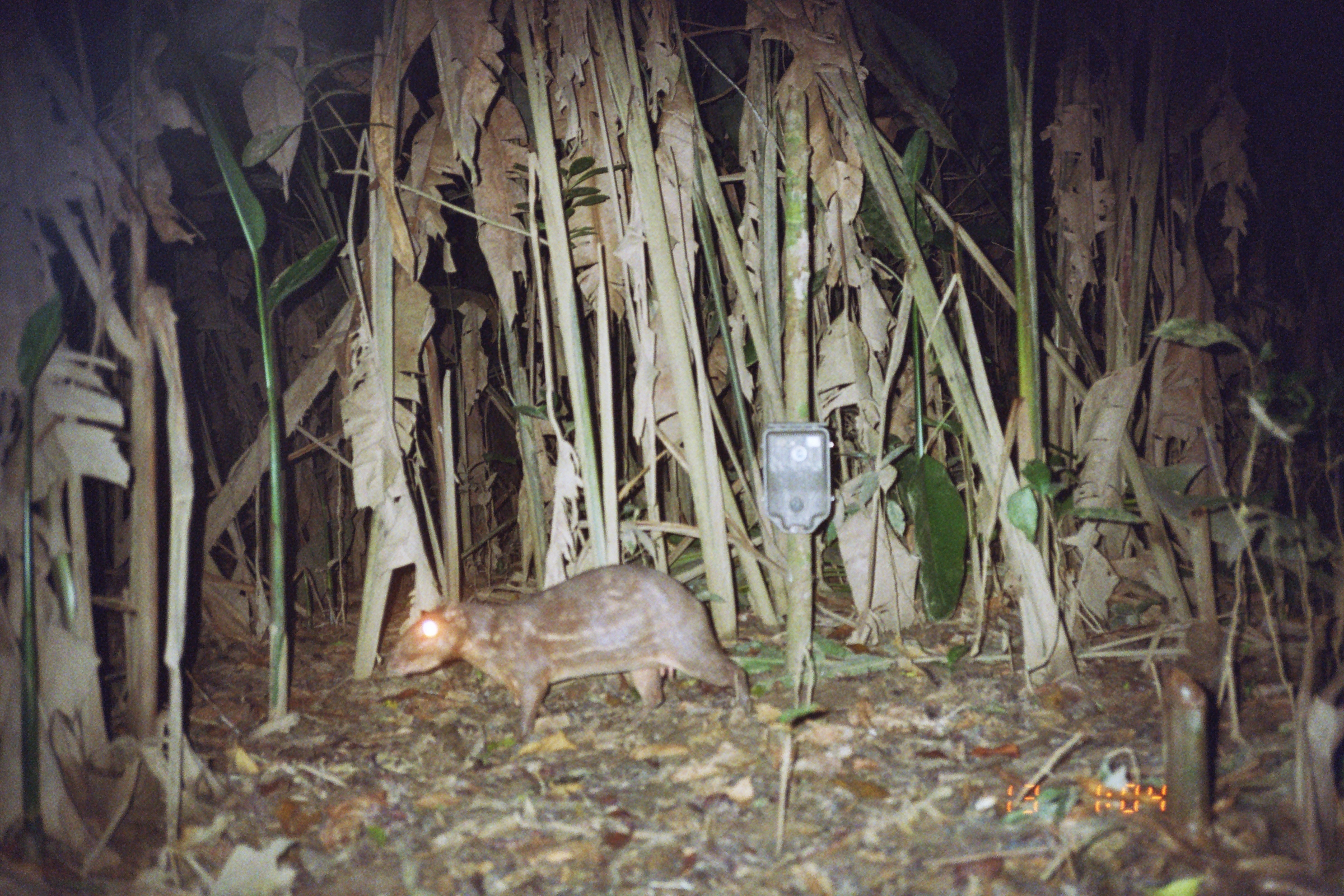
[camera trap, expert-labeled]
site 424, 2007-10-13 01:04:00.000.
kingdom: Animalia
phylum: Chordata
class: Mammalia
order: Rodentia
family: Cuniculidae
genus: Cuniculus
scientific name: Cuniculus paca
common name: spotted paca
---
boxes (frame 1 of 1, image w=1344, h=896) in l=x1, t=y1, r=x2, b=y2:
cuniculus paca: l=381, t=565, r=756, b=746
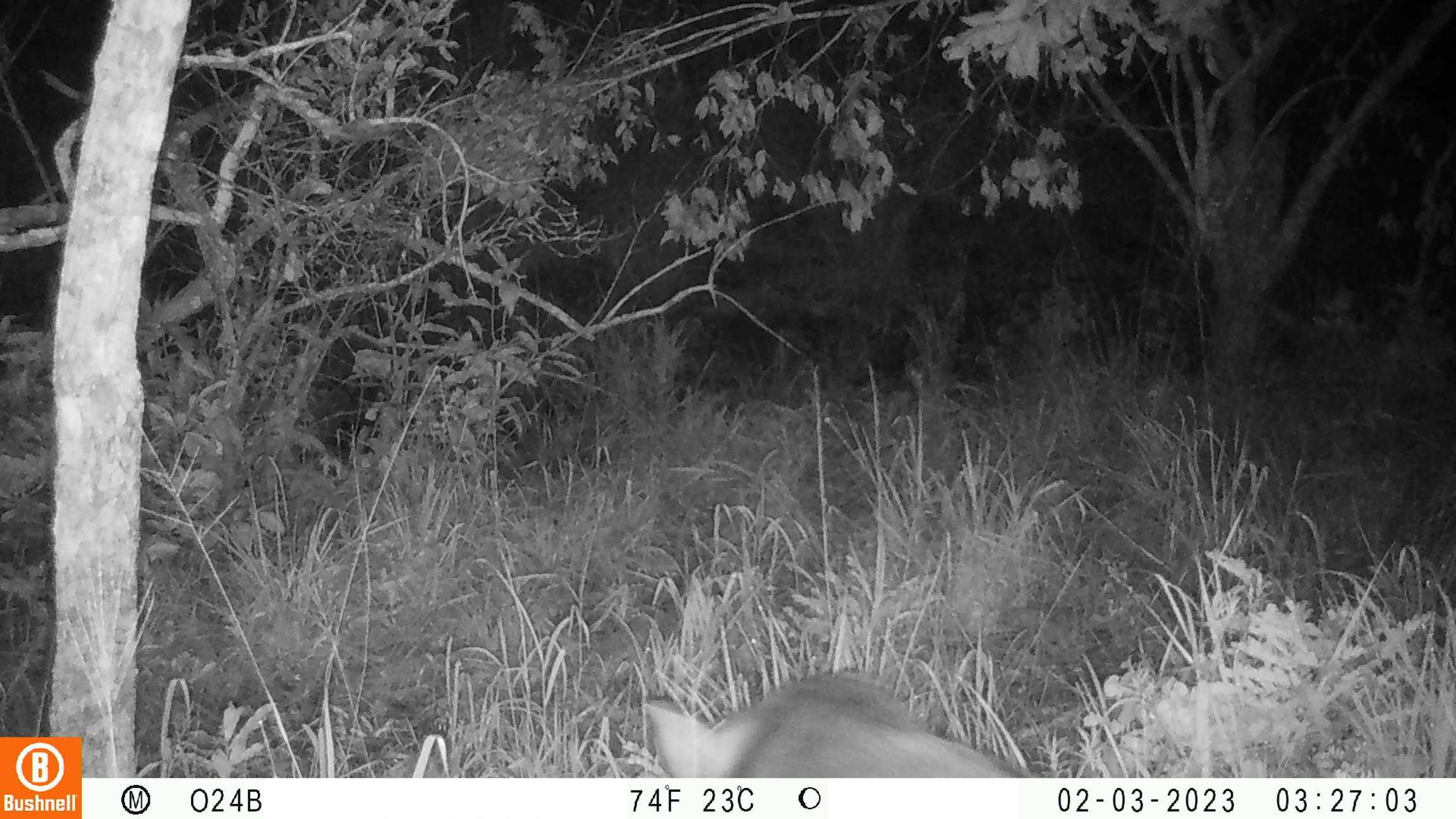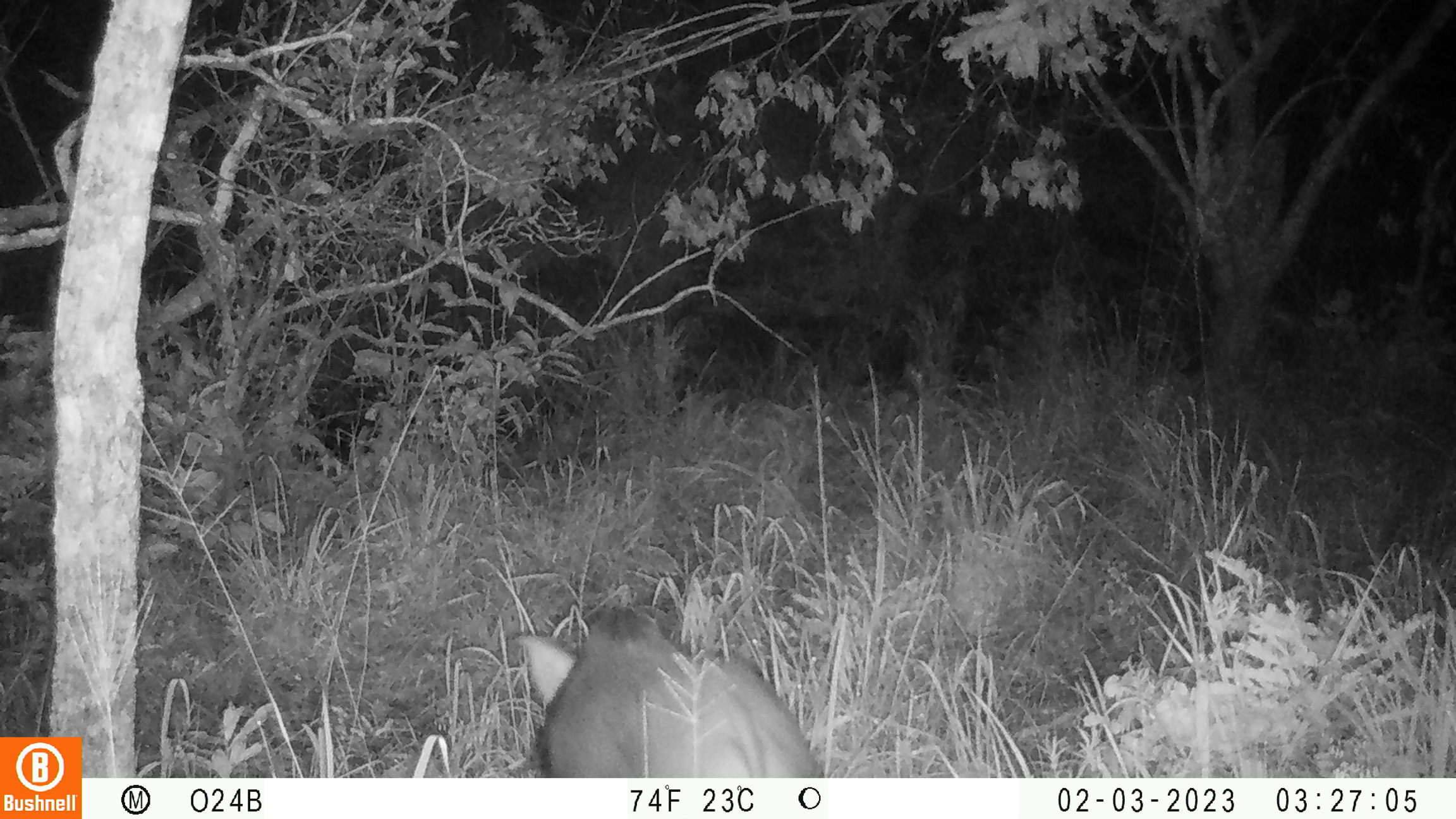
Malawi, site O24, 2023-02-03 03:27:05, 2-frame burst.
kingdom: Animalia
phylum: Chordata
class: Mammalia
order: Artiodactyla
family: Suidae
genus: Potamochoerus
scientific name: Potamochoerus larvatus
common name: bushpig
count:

_ _ _

## Required work
All entries above must be printed again verbatim, with images excluded.

## Problem solution
[camera trap, expert-labeled]
site 424, 2007-10-13 01:04:00.000.
kingdom: Animalia
phylum: Chordata
class: Mammalia
order: Rodentia
family: Cuniculidae
genus: Cuniculus
scientific name: Cuniculus paca
common name: spotted paca
---
boxes (frame 1 of 1, image w=1344, h=896) in l=x1, t=y1, r=x2, b=y2:
cuniculus paca: l=381, t=565, r=756, b=746
Malawi, site O24, 2023-02-03 03:27:05, 2-frame burst.
kingdom: Animalia
phylum: Chordata
class: Mammalia
order: Artiodactyla
family: Suidae
genus: Potamochoerus
scientific name: Potamochoerus larvatus
common name: bushpig
count:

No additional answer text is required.